* Start SELECTION *

And we do not think that the reaction of Saint Charles would be an exception: there is not a single one of the saints, doctors of the Church, or popes, up to and including Pius XII, who would approve anything of what is currently happening in the Vatican. On the contrary, every one of them without distinction would recognize in the action of government and pseudo-magisterium of the past few decades – and of the present “pontificate” in particular – the work of the enemy infiltrating the sacred precinct, and would not hesitate to condemn it without appeal, along with its creators, just as every one of them condemned the errors of their own times and multiplied their efforts to protect the flock entrusted to them and confirm it in the truth.

Church and anti-church are set against one another, in this epochal moment, so that the mysterium iniquitatis which until now we have seen emerge only episodically in the course of history – and which has always been energetically opposed by holy pastors – now appears in all its crude reality.

On one side is the Church of Christ in an acies ordinata, moved by charity in faith for the glory of God and the sanctification of souls, in the gratuitousness of grace. She is semper eadem, in the immutability that comes from her Head, who is the most perfect God and whose Word is unchanging throughout the centuries. On the other side is the synagogue of Satan, the ancient conciliar and synodal church, whose corrupt ministers are driven by personal interest, by the thirst for power and pleasure, blinded by the pride that makes them put themselves before the majesty of God and the salvation of souls: a sect of traitors and renegades who do not recognize any immutable principle but who feed on temporariness, contradictions, misunderstandings, deceptions, lies and foul blackmail. This antichurch can only be intrinsically revolutionary, because its subversion of the divine order does not accept anything eternal a priori, and indeed abhors it precisely because it is immutable, because it cannot tamper with it, since there is nothing to add to its perfection or to modify.


The permanent revolution, a hallmark of the current ecclesiastical structure, has seduced many faithful laity and clergy with the lure of the liberal mentality and Hegelian thought, making many moderates believe that their momentary quiet existence is sufficient to guarantee an impossible coexistence between tradition and revolution, due to the sole fact that they are allowed to celebrate the ancient Mass in exchange for accepting the compromise and not questioning Vatican II, just as the Jews compromised with the priests of Baal at the time of the prophet Elijah.

The Catholic adage nihil est innovandum – nothing is to be changed – is not a sterile entrenchment in preconceived positions for fear of facing what is new, as the false shepherds who have infiltrated the Church would have us believe. On the contrary, it expresses the serene awareness that the truth of Christ – which is Christ Himself, the Λόγος, the eternal Word of the Father, the Alpha and Omega – does not know the corruption of time, because it belongs to the perfection of God: veritas Domini manet in æternum (Ps. 116:2).

For this reason there is not, nor can there be, a substantial change in the teaching of the Church: because her magisterium is and must be that of her Divine Founder. And if there is anything that the good of souls requires to be highlighted in greater light, this must always and in any case consist in our own personal reform, that is, in bringing our response to the immutable teaching of Our Lord back to the fidelity of the original form. Because it is not the eternal perfection of God that must adapt to our miserable mutability, but rather our own unfaithfulness must seek being conformed to God’s will as the model and goal: sicut in cœlo et in terra.

* End SELECTION *

• [DESCRIPTION OF THE TASK]: Reproduce the passage on Church and anti-church between "Church and anti-church" and "its crude reality.", inclusive. The listing that follows the text comes from a separate source.

* Start RECORDED DATA *

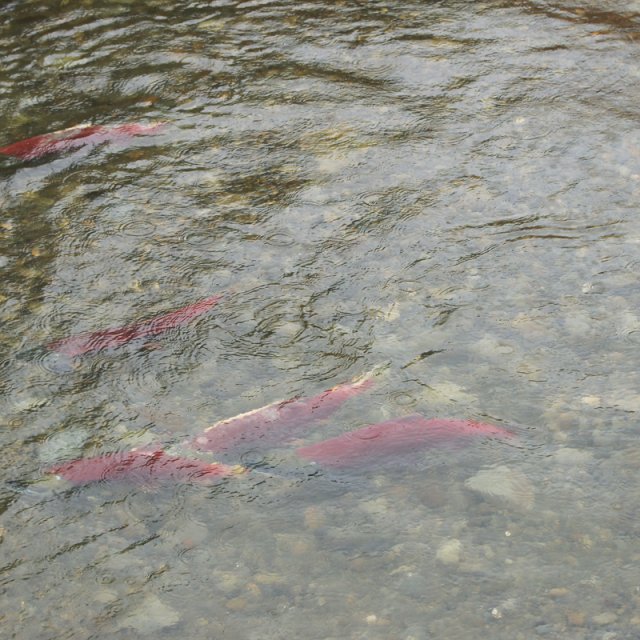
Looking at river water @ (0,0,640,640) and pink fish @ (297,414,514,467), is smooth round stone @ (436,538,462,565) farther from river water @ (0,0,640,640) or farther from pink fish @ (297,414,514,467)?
pink fish @ (297,414,514,467)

* End RECORDED DATA *

• [CORRECT OUTPUT]:
Church and anti-church are set against one another, in this epochal moment, so that the mysterium iniquitatis which until now we have seen emerge only episodically in the course of history – and which has always been energetically opposed by holy pastors – now appears in all its crude reality.